» **Task requirements**: Every record that follows should be copied exactly. No picture belongs in the copy.
╭──
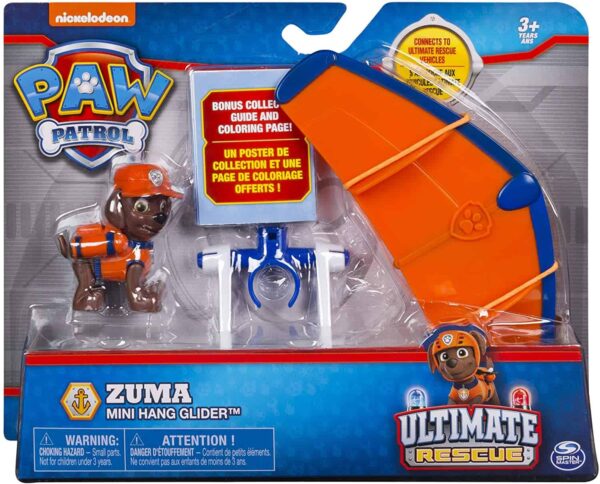 PAW Patrol Ultimate Rescue Zumas Mini Hang Glider with Collectible Figure 1 لعب ستور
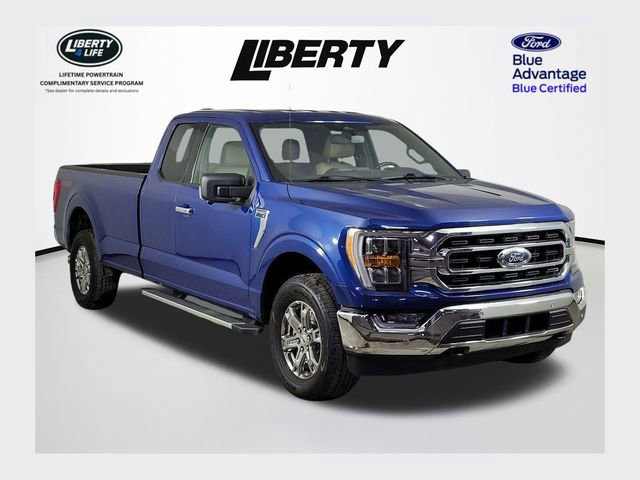 Certified 2022 Ford F150 XLT w/ Equipment Group 302A High image 7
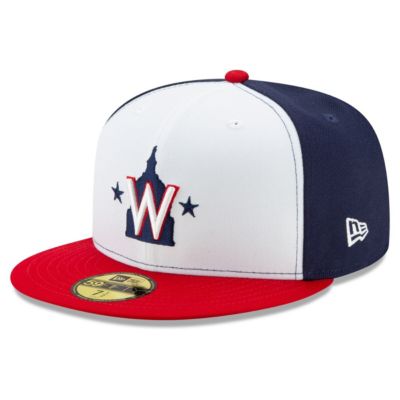 New Era Men's MLB Washington Nationals Alternate 2 2020 Authentic Collection On-Field 59FIFTY Fitted Hat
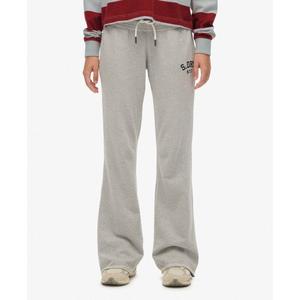 Embroidered women's flare joggers Superdry Athletic image-1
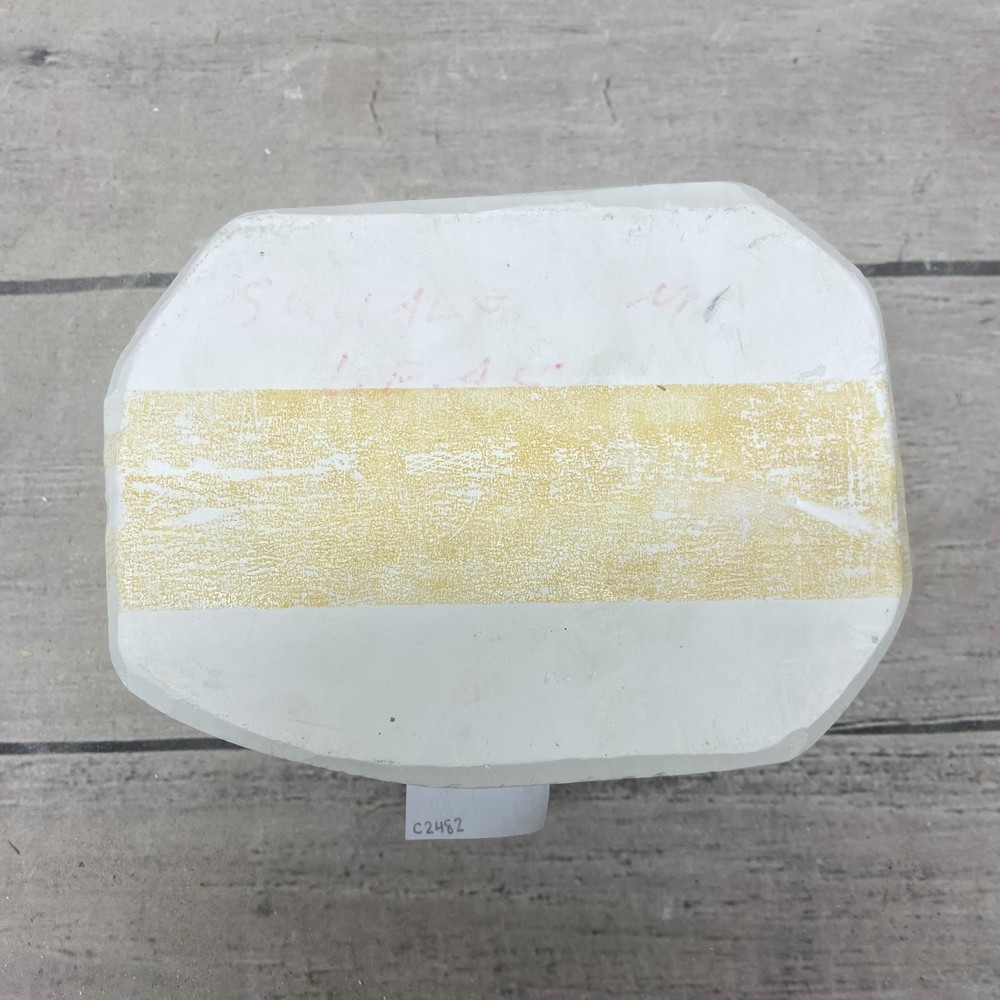 Vintage 1987 Gold Rush Mold Ceramic Casting Mold #291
╰──
» **Exercise solution**:
 PAW Patrol Ultimate Rescue Zumas Mini Hang Glider with Collectible Figure 1 لعب ستور
 Certified 2022 Ford F150 XLT w/ Equipment Group 302A High image 7
 New Era Men's MLB Washington Nationals Alternate 2 2020 Authentic Collection On-Field 59FIFTY Fitted Hat
 Embroidered women's flare joggers Superdry Athletic image-1
 Vintage 1987 Gold Rush Mold Ceramic Casting Mold #291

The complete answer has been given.